The presence of "celebrities" who aren't authors isn't my favourite way for book festivals to attract the crowds, but I'll make an exception for the wonderful Darcey Bussell.

Her book, A Life In Pictures, was just that (motivated partly to prove to her young daughters that yes, Mum really was a ballet dancer once), and she talked us elegantly through some of the striking images that have made her career. She also gave us an insight into the bitchiness of the ballet world – hardly Black Swan, she admitted, but having rival ballerinas try to "outwit you" by whispering negatively in your ear just before you're about to go on and give the performance of your life can't have been easy. Nor can turning around generation of prejudice about tall dancers – watching Bussell perform on video you were struck by how long her limbs are. You have to be "numb to the pain" to be a dancer, she said of her years with the Royal Ballet.
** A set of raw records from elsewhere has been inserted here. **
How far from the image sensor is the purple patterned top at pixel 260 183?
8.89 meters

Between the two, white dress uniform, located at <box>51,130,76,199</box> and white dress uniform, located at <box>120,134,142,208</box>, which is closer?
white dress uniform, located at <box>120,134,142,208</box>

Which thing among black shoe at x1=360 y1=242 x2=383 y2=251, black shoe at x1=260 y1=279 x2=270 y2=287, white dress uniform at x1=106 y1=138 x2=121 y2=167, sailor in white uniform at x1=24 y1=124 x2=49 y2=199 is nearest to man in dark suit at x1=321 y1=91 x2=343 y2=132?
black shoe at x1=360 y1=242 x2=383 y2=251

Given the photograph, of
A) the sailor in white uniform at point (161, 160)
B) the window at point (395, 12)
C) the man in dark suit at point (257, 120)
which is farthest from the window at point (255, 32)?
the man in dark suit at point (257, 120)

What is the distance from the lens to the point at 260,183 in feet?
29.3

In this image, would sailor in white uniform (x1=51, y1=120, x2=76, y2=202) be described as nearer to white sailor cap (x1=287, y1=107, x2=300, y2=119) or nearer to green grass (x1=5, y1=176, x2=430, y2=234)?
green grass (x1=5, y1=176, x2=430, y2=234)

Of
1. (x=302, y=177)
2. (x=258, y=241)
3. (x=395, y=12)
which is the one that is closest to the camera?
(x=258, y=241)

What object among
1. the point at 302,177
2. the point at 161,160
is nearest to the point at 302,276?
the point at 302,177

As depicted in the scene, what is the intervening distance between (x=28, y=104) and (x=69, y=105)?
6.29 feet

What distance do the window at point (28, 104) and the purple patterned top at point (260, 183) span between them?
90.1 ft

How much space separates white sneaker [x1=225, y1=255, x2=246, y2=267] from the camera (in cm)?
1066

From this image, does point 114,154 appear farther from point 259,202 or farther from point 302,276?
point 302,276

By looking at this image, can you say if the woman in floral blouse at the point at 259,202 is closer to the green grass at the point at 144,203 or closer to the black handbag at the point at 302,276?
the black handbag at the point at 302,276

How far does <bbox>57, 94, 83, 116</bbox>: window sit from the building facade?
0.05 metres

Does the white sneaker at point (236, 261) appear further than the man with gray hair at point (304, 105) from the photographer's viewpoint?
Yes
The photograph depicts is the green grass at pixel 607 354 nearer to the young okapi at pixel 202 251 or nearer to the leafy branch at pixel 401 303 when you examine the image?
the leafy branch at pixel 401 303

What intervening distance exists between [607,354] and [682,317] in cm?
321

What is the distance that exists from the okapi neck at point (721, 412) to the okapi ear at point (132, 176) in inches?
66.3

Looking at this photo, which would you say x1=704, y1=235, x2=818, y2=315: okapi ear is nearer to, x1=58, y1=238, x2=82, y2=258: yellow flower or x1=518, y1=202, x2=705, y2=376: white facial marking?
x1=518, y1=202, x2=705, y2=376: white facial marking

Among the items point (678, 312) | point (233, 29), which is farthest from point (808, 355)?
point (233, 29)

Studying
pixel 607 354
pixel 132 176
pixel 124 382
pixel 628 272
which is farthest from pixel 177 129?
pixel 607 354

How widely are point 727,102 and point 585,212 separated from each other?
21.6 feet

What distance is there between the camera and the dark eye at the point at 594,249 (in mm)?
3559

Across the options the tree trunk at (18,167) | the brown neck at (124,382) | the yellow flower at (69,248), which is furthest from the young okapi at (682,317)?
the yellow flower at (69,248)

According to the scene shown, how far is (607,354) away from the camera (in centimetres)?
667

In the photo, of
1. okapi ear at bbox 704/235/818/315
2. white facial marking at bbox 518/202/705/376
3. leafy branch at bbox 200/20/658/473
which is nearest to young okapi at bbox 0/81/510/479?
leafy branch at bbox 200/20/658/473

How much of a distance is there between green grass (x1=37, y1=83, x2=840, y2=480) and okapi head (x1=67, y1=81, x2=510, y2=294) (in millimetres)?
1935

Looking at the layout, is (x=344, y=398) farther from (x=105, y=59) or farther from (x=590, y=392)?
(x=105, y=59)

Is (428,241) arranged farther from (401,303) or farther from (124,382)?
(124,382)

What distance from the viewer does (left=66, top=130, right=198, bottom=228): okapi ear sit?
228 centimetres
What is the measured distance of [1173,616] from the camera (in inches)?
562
I wonder if AL Kennedy would rather be numb to physical pain, too, or if that is partly what makes her such a superb writer? Her new collection of essays and blogs pointed us to the "unromantic life of a writer", the life that involves crippling back pain and shoulder cramps, as well as crossing unpleasant misogynistic types on '"master class" courses (not a life at literary soirees with Martin Amis, she was quick to point out).

David Greig's writing experiences seem to have been less painful in that respect, but a recent newspaper headline misinforming the world that he was writing a musical based on Anders Breivik's massacre of young students in Norway might have exposed him to a different kind of pain. But he handled the subsequent "furore" calmly, explaining it would be a fictional story about a woman caught up in an event similar to the Norway murders, and would examine whether the impulse to understand can be as dangerous as the impulse to revenge. It would involve community choirs singing at every performance.

"Had the headline said 'Breivik Oratorio' instead of 'Breivik Musical' nobody would have batted an eyelid," he said, rather ruefully. "But 'musical' supposes chorus girls ..."

James Robertson is equally keen not to be misconstrued, with his latest novel, The Professor Of Truth, bearing a close resemblance to the terror attack that brought down a plane over Lockerbie 25 years ago. It was a book he had long wanted to write, not because he wanted to understand it exactly, but because he wanted to get to the story of it some other way. "The unfinished business of Lockerbie is a stain on our legal system," he said.

He wanted to make it clear that his academic hero, Professor Tealing, is not based on Dr Jim Swire, but, as AL Kennedy was also at pains to point out, the link between the real and the fictional will always be made, whether writers like it or not.